KingGee
- Industry: Workwear
- Founded: 1926; 100 years ago
- Headquarters: Sydney, Australia
- Products: Shoes, apparel,
- Owner: Workwear Group
- Website: www.kinggee.com

= KingGee =

Australian work clothing brand

KingGee (formerly known as King Gee) is an Australian work wear brand. The name is said to have originated from the reigning monarch at the time, King George V, and was an expression that meant 'tops' or 'the best'. The company was established in Sydney in 1926 by Robert Adcock, and initially produced overalls, but has since grown its products to supply a large range of work wear (including under the "Workcool" and "Tradies" ranges), footwear and accessories.

== History ==
In March 1926, a trade mark application for King Gee was successfully made by Robert Adcock of Concord in Sydney. The trademark was to cover "articles of clothing, including overalls".

After its inception, the brand grew strongly, and supplied uniforms for the defence services during World War II. After his father's retirement, Warren David Adcock , took control of the company.

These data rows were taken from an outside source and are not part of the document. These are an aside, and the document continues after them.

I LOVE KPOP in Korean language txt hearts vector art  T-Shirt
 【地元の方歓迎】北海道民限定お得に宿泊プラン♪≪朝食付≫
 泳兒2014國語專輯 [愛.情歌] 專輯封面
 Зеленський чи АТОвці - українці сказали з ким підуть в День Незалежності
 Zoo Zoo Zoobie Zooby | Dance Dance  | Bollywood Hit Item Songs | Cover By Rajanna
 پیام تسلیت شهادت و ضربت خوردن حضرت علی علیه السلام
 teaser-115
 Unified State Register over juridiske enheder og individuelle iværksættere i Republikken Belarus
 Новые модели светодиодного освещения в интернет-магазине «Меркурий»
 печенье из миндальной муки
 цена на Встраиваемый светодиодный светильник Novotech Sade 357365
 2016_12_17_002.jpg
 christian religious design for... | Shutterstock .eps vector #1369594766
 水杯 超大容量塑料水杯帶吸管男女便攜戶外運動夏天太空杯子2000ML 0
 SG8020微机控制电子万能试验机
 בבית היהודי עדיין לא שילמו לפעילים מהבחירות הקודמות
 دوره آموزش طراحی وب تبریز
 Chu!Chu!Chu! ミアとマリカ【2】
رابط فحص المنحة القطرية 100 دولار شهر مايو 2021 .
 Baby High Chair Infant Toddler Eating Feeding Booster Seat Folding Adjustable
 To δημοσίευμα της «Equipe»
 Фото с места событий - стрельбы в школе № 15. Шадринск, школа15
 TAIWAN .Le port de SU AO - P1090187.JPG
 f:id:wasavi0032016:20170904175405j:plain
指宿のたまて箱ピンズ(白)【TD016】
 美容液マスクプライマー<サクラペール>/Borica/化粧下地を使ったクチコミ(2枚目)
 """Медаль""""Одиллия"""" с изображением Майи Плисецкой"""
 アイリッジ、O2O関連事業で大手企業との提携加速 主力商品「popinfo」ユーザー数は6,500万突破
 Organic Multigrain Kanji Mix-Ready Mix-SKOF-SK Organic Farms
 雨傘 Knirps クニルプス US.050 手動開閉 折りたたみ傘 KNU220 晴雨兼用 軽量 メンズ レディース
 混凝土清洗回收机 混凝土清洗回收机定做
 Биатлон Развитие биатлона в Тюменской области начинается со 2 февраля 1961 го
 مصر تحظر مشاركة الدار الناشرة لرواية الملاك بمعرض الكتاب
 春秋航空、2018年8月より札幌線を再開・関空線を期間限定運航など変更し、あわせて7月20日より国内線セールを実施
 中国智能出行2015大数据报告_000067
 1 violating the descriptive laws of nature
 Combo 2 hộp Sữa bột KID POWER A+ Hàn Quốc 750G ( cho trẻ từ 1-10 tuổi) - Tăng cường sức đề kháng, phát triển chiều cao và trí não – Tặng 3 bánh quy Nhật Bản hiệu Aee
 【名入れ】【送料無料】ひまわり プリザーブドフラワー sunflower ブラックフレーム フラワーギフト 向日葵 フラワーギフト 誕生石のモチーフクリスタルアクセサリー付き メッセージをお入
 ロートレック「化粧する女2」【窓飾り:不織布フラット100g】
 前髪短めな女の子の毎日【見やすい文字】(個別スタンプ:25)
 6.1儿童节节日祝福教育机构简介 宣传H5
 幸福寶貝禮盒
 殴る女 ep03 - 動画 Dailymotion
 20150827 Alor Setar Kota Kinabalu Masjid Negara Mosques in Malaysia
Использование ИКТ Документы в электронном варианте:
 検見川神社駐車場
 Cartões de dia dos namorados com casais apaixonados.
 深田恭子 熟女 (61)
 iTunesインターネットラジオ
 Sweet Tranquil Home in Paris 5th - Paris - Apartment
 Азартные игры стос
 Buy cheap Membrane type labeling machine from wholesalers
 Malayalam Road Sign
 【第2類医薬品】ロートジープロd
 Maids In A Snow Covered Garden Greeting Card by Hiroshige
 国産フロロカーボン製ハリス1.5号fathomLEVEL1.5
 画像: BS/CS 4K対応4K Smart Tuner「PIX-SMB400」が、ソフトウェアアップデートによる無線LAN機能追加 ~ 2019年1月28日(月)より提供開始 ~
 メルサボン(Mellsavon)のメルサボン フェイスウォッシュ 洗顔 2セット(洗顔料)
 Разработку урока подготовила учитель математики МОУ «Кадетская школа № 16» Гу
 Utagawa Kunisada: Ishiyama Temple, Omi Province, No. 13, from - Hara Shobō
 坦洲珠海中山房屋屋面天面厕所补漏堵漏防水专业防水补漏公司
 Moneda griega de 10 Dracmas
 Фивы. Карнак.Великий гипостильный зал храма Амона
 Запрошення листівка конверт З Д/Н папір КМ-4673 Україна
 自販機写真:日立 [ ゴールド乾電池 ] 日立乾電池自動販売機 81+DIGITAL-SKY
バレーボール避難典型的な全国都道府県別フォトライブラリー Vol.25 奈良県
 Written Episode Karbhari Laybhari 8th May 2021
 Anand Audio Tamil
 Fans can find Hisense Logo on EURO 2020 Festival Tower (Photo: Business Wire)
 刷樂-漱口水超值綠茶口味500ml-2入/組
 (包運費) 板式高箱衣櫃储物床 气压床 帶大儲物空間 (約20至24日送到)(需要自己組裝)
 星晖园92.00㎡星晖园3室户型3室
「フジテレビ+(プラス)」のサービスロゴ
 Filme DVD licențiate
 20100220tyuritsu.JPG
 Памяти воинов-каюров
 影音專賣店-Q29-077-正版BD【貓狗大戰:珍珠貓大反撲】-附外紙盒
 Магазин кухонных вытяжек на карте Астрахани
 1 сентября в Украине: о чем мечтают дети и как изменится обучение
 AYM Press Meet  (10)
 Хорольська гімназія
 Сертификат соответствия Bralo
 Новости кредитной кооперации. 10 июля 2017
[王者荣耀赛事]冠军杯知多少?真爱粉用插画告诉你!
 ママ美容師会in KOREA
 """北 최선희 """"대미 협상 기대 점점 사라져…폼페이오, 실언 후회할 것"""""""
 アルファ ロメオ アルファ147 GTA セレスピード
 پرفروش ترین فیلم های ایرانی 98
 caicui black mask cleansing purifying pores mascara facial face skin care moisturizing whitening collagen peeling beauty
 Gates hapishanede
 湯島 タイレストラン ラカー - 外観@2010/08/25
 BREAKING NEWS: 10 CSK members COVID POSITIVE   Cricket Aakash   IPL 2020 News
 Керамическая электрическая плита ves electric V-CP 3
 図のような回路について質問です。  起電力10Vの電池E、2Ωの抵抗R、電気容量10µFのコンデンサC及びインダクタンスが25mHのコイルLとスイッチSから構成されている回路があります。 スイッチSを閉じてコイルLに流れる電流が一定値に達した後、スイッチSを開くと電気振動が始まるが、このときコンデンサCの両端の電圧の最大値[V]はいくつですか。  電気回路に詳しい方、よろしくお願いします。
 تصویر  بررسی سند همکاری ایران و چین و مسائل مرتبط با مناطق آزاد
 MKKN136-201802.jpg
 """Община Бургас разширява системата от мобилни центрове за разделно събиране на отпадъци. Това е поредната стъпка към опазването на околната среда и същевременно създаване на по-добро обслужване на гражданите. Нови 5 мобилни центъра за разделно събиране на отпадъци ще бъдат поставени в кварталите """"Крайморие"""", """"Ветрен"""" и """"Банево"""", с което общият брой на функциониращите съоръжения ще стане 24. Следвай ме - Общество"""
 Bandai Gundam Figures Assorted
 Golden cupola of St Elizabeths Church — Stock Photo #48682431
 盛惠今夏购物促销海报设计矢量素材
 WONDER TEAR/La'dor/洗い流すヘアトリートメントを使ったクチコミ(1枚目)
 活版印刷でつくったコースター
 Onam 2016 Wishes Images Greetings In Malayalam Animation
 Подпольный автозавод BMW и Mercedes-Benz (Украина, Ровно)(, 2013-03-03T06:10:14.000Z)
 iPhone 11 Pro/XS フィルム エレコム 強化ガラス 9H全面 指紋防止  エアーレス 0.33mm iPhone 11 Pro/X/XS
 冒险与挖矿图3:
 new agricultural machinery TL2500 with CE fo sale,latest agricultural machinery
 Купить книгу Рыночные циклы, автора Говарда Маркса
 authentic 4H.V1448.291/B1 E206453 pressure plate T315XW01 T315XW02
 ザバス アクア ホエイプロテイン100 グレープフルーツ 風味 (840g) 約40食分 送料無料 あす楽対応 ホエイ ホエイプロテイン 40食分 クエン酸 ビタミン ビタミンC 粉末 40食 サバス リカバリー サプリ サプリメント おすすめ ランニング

Adcock, became amongst other things, a board member of Bradmill Textiles, a company also founded in Sydney in the 1920s.

in 2001, Pacific Brands acquired KingGee from Sara Lee. In the final six months of 2008, Pacific Brands posted a net loss of $150 million. Following that, in February 2009, 74 workers were retrenched at the Bellambi factory in New South Wales. Citing difficult economic conditions, all manufacturing was moved overseas. As part of Pacific Brands Workwear Group, the KingGee brand was bought by Wesfarmers in 2014.